DEMAND
Domestic load factor climbed 3.4 p.p. year over year. Domestic demand decreased by 5.6% compared to same period last year, chiefly due to the lower growth of the Brazilian economy, in addition to the reduction in supply during the period, as a result of the Company’s flight rationalization strategy. Another highlight was the strategy of maximization of the load factor through a reduction of 10.0% in supply, more significant than the reduction of 5.6% in demand in the Company’s route network.
In the international market, load factor increased by 3.6 p.p. year on year, while demand remained stable in relation to September 2011.

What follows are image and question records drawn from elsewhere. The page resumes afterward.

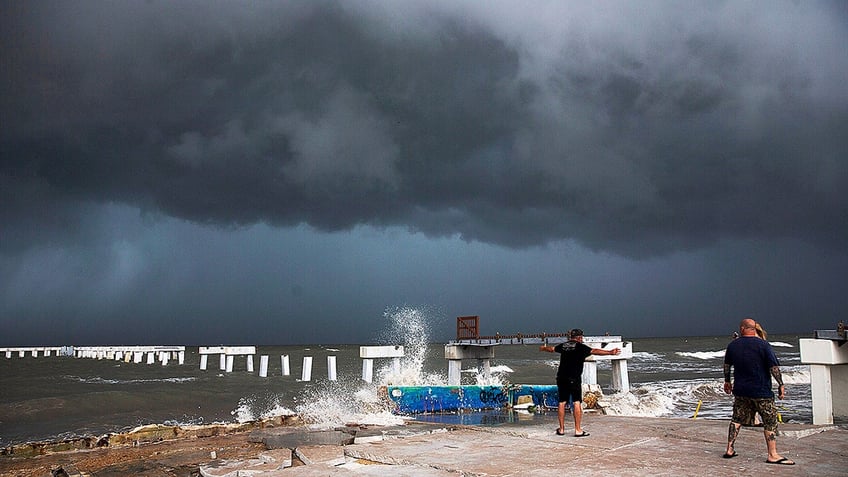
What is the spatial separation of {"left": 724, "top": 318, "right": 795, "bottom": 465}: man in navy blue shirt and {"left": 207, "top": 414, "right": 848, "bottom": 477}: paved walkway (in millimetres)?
349

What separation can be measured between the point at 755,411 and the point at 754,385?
1.06 ft

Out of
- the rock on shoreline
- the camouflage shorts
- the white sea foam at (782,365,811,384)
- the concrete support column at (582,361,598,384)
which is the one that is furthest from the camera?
the white sea foam at (782,365,811,384)

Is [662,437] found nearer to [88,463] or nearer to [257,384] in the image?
[88,463]

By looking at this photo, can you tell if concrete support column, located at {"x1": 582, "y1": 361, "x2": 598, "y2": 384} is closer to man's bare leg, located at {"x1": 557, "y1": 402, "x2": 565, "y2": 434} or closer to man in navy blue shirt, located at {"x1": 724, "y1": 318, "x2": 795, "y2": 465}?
man's bare leg, located at {"x1": 557, "y1": 402, "x2": 565, "y2": 434}

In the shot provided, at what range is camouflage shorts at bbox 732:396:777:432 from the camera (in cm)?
725

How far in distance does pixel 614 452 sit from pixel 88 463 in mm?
8013

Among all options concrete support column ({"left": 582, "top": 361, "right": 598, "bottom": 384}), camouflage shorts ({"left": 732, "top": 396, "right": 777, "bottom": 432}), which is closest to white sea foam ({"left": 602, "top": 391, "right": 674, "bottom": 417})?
concrete support column ({"left": 582, "top": 361, "right": 598, "bottom": 384})

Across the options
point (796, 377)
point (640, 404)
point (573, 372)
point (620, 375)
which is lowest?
point (796, 377)

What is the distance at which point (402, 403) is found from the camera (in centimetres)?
1368

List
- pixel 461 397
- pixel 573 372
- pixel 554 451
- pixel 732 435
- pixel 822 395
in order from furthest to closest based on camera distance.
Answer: pixel 461 397 < pixel 822 395 < pixel 573 372 < pixel 554 451 < pixel 732 435

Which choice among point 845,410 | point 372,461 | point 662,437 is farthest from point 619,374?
point 372,461

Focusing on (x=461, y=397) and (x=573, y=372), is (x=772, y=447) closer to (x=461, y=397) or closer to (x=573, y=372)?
(x=573, y=372)

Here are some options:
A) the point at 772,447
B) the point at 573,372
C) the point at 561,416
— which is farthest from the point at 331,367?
the point at 772,447

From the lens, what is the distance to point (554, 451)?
332 inches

LOAD FACTOR, YIELD AND FUEL
GOL’s total load factor came to 73.1% in September, up 3.4 p.p. on the same month last year.
Consolidated net yield dropped by approximately 4.0% over September 2011* to between 17.5 and 18.0 cents (R$).
Compared to the quarter, net yield remained practically stable, standing between 18.0 and 18.5 cents (R$).
For the seventh consecutive month, the Company posted an increase in its net passenger revenue per available seat- kilometer (PRASK), due to the rationalization regarding supply in the domestic market as from March 2012. Net PRASK increased by approximately 1% over September 2011. Compared to 3Q11, net PRASK increased by approximately 3.5%.
Fuel prices** increased by approximately 25% over September 2011. In 3Q12, the price per liter of fuel stood at the highest level in history, stable when compared to 2Q12, between R$2.27 and R$2.32. In comparison with the same period last year (3Q11), the price per liter of fuel increased by approximately 20%.